**Exercise description:**
Would you copy only the lines below, beginning with the one that contains "At what distance from" and running through the last entry line?

**Data shown:**
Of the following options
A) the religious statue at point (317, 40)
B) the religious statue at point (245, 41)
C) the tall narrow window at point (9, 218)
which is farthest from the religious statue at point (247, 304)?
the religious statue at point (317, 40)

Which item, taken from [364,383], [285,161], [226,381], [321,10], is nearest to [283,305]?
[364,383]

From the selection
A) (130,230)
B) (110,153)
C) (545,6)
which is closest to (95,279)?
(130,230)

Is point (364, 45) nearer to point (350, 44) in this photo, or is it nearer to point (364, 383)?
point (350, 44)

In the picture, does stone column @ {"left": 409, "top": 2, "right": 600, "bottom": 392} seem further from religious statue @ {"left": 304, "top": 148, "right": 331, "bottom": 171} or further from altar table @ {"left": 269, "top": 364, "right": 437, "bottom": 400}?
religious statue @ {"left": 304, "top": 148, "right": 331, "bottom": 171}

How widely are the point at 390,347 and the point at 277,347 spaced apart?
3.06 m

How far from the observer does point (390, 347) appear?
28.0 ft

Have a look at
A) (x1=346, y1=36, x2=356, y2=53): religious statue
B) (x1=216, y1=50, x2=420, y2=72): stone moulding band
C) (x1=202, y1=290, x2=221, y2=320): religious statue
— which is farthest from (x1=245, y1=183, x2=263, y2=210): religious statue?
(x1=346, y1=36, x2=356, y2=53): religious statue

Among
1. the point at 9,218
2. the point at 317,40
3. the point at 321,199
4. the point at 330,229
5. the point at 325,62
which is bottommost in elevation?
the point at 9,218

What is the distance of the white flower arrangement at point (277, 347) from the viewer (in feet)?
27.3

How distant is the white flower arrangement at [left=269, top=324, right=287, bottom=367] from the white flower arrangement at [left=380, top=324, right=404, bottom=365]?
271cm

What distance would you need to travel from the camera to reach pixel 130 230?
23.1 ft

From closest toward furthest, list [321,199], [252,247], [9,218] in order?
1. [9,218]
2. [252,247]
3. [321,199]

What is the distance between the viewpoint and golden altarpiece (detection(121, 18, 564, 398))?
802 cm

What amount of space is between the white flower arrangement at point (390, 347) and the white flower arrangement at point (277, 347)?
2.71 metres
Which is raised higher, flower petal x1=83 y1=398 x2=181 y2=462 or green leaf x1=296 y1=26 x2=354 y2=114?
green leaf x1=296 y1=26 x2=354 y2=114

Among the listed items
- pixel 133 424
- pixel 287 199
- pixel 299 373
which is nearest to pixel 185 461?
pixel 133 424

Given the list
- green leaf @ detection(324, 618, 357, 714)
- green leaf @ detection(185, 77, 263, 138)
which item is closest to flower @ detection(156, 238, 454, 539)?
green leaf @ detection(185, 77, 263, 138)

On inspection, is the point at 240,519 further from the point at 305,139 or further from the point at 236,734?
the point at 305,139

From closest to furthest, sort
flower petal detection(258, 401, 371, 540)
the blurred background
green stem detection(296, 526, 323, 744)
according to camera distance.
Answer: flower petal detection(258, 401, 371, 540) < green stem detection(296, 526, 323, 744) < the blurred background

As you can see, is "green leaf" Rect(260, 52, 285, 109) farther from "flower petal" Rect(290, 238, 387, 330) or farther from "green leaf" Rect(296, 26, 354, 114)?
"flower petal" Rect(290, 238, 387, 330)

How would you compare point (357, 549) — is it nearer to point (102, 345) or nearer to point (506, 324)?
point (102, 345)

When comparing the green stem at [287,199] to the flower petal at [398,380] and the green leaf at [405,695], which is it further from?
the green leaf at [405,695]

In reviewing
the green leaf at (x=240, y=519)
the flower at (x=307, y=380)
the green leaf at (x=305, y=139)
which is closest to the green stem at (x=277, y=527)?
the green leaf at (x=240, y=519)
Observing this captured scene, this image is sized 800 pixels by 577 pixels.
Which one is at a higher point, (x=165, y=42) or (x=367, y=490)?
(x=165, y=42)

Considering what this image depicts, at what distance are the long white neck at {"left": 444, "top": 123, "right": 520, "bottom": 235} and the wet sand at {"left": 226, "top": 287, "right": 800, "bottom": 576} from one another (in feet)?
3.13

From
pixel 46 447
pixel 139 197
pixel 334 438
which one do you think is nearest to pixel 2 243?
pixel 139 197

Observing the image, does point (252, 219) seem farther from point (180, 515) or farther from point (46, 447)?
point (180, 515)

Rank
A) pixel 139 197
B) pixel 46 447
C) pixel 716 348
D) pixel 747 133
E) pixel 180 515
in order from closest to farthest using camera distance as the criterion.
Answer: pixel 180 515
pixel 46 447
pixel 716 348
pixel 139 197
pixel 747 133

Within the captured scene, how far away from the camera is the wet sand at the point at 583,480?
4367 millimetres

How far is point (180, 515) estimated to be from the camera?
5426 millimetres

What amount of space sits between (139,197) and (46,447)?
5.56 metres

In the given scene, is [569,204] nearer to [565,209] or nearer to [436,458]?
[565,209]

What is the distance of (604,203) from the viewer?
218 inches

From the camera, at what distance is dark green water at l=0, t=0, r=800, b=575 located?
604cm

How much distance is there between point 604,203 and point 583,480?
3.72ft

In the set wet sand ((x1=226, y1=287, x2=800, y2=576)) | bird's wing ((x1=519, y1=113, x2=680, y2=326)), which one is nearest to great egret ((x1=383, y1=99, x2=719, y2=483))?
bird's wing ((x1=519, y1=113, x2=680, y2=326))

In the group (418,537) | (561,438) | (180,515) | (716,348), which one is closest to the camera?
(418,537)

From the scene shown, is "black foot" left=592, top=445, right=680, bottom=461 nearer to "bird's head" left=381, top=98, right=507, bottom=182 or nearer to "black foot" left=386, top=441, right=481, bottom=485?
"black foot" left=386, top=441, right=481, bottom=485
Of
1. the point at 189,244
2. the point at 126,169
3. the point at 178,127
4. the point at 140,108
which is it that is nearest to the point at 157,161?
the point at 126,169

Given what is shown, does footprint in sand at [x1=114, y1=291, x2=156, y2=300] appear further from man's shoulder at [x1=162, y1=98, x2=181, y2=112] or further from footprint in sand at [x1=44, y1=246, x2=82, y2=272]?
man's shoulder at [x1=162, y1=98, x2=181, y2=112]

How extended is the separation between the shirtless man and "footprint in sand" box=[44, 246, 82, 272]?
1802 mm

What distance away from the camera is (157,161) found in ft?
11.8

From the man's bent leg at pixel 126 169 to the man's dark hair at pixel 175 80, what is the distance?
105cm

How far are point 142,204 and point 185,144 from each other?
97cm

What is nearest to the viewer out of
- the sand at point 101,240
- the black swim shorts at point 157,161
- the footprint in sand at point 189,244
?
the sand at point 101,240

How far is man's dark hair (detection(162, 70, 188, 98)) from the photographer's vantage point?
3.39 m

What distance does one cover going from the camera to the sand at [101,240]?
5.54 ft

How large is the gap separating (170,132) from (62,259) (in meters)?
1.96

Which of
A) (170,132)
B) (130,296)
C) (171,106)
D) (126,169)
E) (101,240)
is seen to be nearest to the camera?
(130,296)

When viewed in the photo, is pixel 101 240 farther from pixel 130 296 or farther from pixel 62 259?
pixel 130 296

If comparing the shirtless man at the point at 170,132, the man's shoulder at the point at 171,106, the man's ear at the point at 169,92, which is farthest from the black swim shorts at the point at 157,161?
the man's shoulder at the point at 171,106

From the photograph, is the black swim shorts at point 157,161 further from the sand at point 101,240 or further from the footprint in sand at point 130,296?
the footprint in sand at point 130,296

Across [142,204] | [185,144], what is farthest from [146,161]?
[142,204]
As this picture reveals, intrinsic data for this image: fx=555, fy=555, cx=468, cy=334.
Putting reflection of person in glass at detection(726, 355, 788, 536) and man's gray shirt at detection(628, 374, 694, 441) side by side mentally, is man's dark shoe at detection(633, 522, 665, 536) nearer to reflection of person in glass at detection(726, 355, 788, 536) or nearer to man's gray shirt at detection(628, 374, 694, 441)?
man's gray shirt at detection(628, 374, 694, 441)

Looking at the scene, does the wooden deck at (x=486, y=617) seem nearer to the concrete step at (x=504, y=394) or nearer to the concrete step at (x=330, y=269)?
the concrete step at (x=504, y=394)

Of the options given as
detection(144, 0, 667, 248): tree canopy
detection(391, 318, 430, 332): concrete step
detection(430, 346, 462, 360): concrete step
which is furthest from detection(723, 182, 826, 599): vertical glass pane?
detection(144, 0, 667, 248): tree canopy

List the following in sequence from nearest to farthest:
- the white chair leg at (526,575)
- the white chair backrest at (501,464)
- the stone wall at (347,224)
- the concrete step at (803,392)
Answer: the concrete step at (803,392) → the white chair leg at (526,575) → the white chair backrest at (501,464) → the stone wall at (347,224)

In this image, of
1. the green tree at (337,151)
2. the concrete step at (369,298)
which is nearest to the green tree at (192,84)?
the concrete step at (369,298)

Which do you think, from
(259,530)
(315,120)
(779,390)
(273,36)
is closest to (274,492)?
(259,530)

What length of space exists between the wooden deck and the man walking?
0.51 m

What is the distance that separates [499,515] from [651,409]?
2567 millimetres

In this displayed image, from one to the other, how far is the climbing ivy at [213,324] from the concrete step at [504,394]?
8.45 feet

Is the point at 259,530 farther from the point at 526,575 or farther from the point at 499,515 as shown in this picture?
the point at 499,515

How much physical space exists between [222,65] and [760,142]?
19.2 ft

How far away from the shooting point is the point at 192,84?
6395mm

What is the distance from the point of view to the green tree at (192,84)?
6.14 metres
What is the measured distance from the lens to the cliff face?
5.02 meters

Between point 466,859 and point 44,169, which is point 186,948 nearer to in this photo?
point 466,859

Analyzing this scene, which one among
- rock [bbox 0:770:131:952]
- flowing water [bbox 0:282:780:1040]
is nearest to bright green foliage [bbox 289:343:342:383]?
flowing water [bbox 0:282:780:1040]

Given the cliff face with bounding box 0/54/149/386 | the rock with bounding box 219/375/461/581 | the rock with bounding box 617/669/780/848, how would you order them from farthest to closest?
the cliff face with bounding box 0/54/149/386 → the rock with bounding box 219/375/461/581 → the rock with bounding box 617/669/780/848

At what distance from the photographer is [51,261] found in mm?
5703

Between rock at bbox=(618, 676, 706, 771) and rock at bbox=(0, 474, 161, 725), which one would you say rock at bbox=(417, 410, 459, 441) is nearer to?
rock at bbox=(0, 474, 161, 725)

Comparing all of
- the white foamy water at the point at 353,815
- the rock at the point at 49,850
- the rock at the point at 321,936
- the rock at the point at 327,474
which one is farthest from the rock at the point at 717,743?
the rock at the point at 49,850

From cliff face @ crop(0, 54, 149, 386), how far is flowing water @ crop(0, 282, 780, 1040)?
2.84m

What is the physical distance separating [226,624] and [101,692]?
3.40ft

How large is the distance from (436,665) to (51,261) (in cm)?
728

**Task result:**
At what distance from the photographer is [51,261] found in mm?
5703

Between rock at bbox=(618, 676, 706, 771) and rock at bbox=(0, 474, 161, 725), which one would you say rock at bbox=(417, 410, 459, 441) is nearer to?
rock at bbox=(0, 474, 161, 725)

Comparing all of
- the white foamy water at the point at 353,815
- the rock at the point at 49,850
- the rock at the point at 321,936
- the rock at the point at 327,474
which one is farthest from the rock at the point at 717,743?
the rock at the point at 49,850

From cliff face @ crop(0, 54, 149, 386), how far is flowing water @ crop(0, 282, 780, 1040)?
2.84m

What is the physical distance separating [226,624] and [101,692]?
3.40ft

How large is the distance from (436,665) to (51,261) (in cm)?
728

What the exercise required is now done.